──────── TEXTO PROPUESTO ────────
La última, en carne propia. Me presento en una papelería-librería de las de barrio, frente a colegio, como debe ser en aras a la visión del negocio. Pregunto por un determinado tipo de rotuladores, complemento por tamaño y desliz de escritura, para mis libretas de notas. Los pido de varios colores, pero no los hay de tinta roja. Me dicen que han dejado de fabricarlos. Me llama la atención y pregunto con un elemental ¿por qué? Ese cromatismo, después del azul y del negro, es el más aceptado para rotular en letras pensamientos, vivencias o cualquier cachondez visible o meditada.  Respuesta de la dueña: porque esta especie de bolígrafos en rojo ya no se utilizan para corregir, pues ese color transmite agresividad a los niños. Ahora impera el verde, al parecer más sosegado y, sobre todo, simbólico con ciertas concomitancias militantes muy en boga. Uno daba crédito a lo escuchado con los ojos haciendo chiribitas.

 

En tiempos de colegio, un profesor de Historia del Arte nos dio una clase sobre el simbolismo de los colores en la pintura impresionista. Calificaba al amarillo como una tonalidad muy poderosa en lo sexual y en lo maníaco depresivo. El rojo era catalogado como característico de la agresividad, el preferido en los ámbitos castrenses. Comprensible esa división en el orbe artístico donde es fácil colegir que en la incursión de los pinceles sobre la paleta se despliegue mucho subconsciente de artista. Pero llegar a teorías semejantes por cuatro garabatos correctores de un trabajo, me parece hacer de la banalidad un hallazgo revolucionario.
──────── DATOS ────────
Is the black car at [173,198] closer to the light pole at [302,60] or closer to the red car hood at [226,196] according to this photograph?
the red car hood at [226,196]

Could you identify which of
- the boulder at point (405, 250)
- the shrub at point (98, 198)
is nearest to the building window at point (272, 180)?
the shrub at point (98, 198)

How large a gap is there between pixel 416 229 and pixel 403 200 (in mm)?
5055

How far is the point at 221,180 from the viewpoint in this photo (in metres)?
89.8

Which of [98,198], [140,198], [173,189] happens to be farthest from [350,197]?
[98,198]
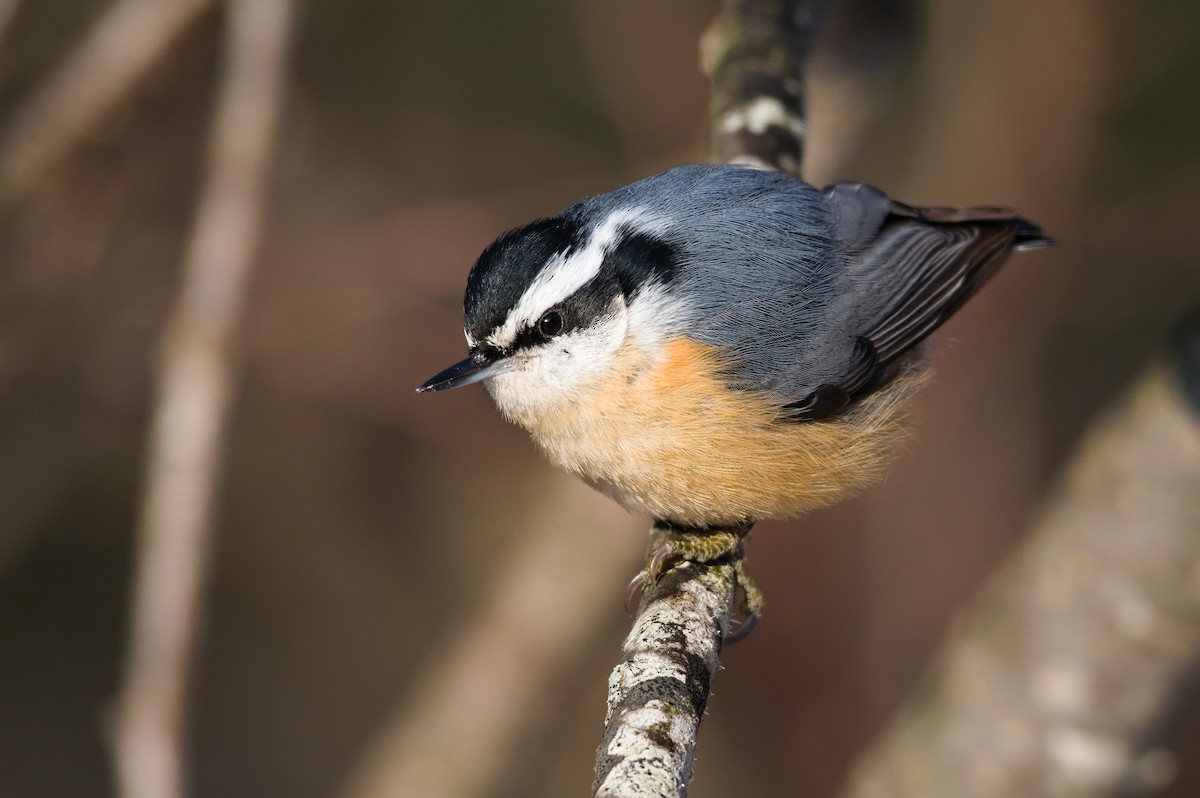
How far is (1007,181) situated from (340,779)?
3.89m

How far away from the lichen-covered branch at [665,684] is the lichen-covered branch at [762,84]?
1.00 meters

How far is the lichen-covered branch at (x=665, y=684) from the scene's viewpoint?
136 cm

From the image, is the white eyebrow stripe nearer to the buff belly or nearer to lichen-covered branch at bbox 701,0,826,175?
the buff belly

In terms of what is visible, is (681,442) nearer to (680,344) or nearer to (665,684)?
(680,344)

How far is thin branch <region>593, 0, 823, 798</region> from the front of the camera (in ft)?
4.61

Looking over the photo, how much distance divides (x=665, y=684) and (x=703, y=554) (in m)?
0.61

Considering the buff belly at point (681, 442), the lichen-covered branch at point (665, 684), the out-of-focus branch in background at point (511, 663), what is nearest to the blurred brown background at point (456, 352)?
the out-of-focus branch in background at point (511, 663)

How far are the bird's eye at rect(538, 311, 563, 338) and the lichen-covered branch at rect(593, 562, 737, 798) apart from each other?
1.83 ft

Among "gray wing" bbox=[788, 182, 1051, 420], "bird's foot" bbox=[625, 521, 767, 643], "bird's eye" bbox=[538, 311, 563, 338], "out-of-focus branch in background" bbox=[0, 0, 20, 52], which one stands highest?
"out-of-focus branch in background" bbox=[0, 0, 20, 52]

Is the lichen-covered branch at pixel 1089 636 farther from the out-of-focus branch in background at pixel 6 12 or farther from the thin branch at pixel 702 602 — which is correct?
the out-of-focus branch in background at pixel 6 12

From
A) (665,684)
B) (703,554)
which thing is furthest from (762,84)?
(665,684)

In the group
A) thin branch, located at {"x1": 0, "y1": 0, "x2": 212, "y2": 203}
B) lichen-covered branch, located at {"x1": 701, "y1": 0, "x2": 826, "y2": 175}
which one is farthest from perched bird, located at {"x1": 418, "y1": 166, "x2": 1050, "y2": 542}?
thin branch, located at {"x1": 0, "y1": 0, "x2": 212, "y2": 203}

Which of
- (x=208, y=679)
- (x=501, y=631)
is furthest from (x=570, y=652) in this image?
(x=208, y=679)

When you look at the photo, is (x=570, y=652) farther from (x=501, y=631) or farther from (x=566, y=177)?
(x=566, y=177)
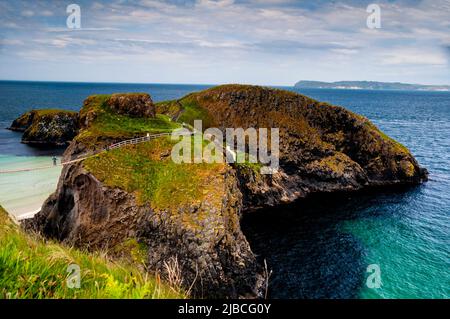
────────
**EJERCICIO ESCRITO A:**
Indica si cada afirmación concuerda con el texto sobre los rotuladores rojos, con sí o no y la cita literal que lo decide. (i) En la papelería no tenían rotuladores de tinta roja. (ii) Según la dueña, ahora se corrige sobre todo con tinta azul. (iii) El profesor de Historia del Arte asociaba el amarillo con la agresividad.
**EJERCICIO ESCRITO B:**
Según el texto sobre los rotuladores rojos, ¿de qué trataba la clase que dio el profesor de Historia del Arte?
**EJERCICIO ESCRITO C:**
Escribe la continuación del texto sobre los rotuladores rojos a partir de su última oración.

**RESPUESTA A:**
(i) Sí: «pero no los hay de tinta roja». (ii) No: «Ahora impera el verde». (iii) No: «El rojo era catalogado como característico de la agresividad».

**RESPUESTA B:**
Del simbolismo de los colores en la pintura impresionista.

**RESPUESTA C:**
Ya en la calle, pasó por mi mente,  la tonalidad incolora de estos tiempos amparados en el ‘buenismo’ (no confundir con bondad, por Dios) adanista de tantos estultos. Me agarro, entre ánimos superpuestos, a la ópera bufa de esta beatería laica, y a un desgarro acerca de las supuestas calamidades sin fin que padeció una generación como la mía, y anteriores, anegadas de maldades y traumas. ¿Cómo hemos podido sobrevivir a la inagotable perversidad de odiosos pretéritos?

 

Mi  tiempo contó con el patriarcado erróneo y abusivo, pero no mal intencionado ni en las dosis de hacerme prisionero del rencor a perpetuidad. Fui hijo de madre, hoy denigrada ama de casa, a la que miro con la admiración de una ancianidad heroica y  en el recuerdo entrañable de alivios a miedos infantiles. Me pegaron un par de sopapos - por los que en este tiempo irían al calabozo - que, en la visión de los años, me pusieron en el camino correcto de la tolerancia y de la fortaleza en las malas rachas. Me enseñaron que el juego de derechos y obligaciones es una continua carrera de relevos en permanente empate. Cultivé amistades a base de dialécticas en pro y en contra, que germinaron a camaraderías en todo el arco ideológico, gracias al mutuo respeto.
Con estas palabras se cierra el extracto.